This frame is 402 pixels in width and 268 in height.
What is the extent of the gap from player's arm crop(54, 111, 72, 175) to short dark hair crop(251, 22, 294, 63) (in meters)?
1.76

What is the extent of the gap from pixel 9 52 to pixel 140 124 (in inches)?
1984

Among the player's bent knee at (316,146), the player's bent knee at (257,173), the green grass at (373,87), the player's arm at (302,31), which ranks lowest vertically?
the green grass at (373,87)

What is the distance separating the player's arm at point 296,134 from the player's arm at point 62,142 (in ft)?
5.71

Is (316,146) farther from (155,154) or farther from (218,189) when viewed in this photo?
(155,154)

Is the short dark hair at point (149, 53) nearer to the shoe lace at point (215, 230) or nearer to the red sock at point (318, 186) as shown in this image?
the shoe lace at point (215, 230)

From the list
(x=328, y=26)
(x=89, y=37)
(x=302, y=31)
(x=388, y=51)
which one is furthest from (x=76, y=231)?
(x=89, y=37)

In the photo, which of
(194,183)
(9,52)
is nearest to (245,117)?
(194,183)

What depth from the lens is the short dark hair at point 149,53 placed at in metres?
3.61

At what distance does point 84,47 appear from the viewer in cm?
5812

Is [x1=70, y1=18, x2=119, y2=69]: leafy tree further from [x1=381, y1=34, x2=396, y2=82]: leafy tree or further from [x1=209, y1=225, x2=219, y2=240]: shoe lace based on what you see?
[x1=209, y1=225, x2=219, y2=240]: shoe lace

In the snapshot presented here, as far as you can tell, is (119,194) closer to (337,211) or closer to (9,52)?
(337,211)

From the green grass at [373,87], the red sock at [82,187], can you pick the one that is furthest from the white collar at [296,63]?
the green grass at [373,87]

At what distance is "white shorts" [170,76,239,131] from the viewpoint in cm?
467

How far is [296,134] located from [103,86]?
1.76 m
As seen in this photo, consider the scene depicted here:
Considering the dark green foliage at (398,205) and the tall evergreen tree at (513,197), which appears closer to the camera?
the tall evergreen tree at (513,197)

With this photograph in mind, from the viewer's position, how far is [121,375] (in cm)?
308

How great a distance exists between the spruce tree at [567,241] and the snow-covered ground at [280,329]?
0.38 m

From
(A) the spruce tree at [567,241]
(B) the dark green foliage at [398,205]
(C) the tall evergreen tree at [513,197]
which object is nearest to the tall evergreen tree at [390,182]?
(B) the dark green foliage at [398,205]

§ **Directions for this task**: Output the entries verbatim.

§ **Solution**:
This frame is 402 pixels in width and 268 in height.
What is the extent of the gap from player's arm crop(54, 111, 72, 175) to short dark hair crop(251, 22, 294, 63) (in meters)?
1.76

What is the extent of the gap from pixel 9 52 to pixel 140 124 (in inches)?
1984

Among the player's bent knee at (316,146), the player's bent knee at (257,173), the green grass at (373,87), the player's arm at (302,31), which ranks lowest vertically?
the green grass at (373,87)

What is the distance separating the player's arm at point 296,134 from the player's arm at point 62,142 (in ft)?
5.71

Is (316,146) farther from (155,154) or farther from (218,189) when viewed in this photo?
(155,154)

Is the short dark hair at point (149, 53) nearer to the shoe lace at point (215, 230) or nearer to the red sock at point (318, 186) as shown in this image?
the shoe lace at point (215, 230)

From the list
(x=328, y=26)
(x=89, y=37)
(x=302, y=31)
(x=388, y=51)
which one is furthest from (x=76, y=231)?
(x=89, y=37)

In the photo, which of
(194,183)
(9,52)
is nearest to (245,117)?
(194,183)

What depth from the lens is the short dark hair at point 149,53 placed at in metres?
3.61

At what distance does point 84,47 appear from the viewer in cm?
5812

Is [x1=70, y1=18, x2=119, y2=69]: leafy tree further from [x1=381, y1=34, x2=396, y2=82]: leafy tree or further from [x1=209, y1=225, x2=219, y2=240]: shoe lace based on what you see?
[x1=209, y1=225, x2=219, y2=240]: shoe lace

In the snapshot presented here, as far as you can tell, is (119,194) closer to (337,211) or closer to (9,52)?
(337,211)

From the green grass at [373,87], the red sock at [82,187], can you pick the one that is furthest from the white collar at [296,63]?
the green grass at [373,87]

At what distance is "white shorts" [170,76,239,131] from the viewpoint in cm?
467

How far is [296,134] located from [103,86]?
1.76 m
As seen in this photo, consider the scene depicted here:
Considering the dark green foliage at (398,205) and the tall evergreen tree at (513,197), which appears closer to the camera?
the tall evergreen tree at (513,197)

With this photograph in mind, from the viewer's position, how far is [121,375] (in cm)?
308

How great a distance exists between the spruce tree at [567,241] and the snow-covered ground at [280,329]?
0.38 m

From
(A) the spruce tree at [567,241]
(B) the dark green foliage at [398,205]
(C) the tall evergreen tree at [513,197]
which object is nearest to the tall evergreen tree at [390,182]?
(B) the dark green foliage at [398,205]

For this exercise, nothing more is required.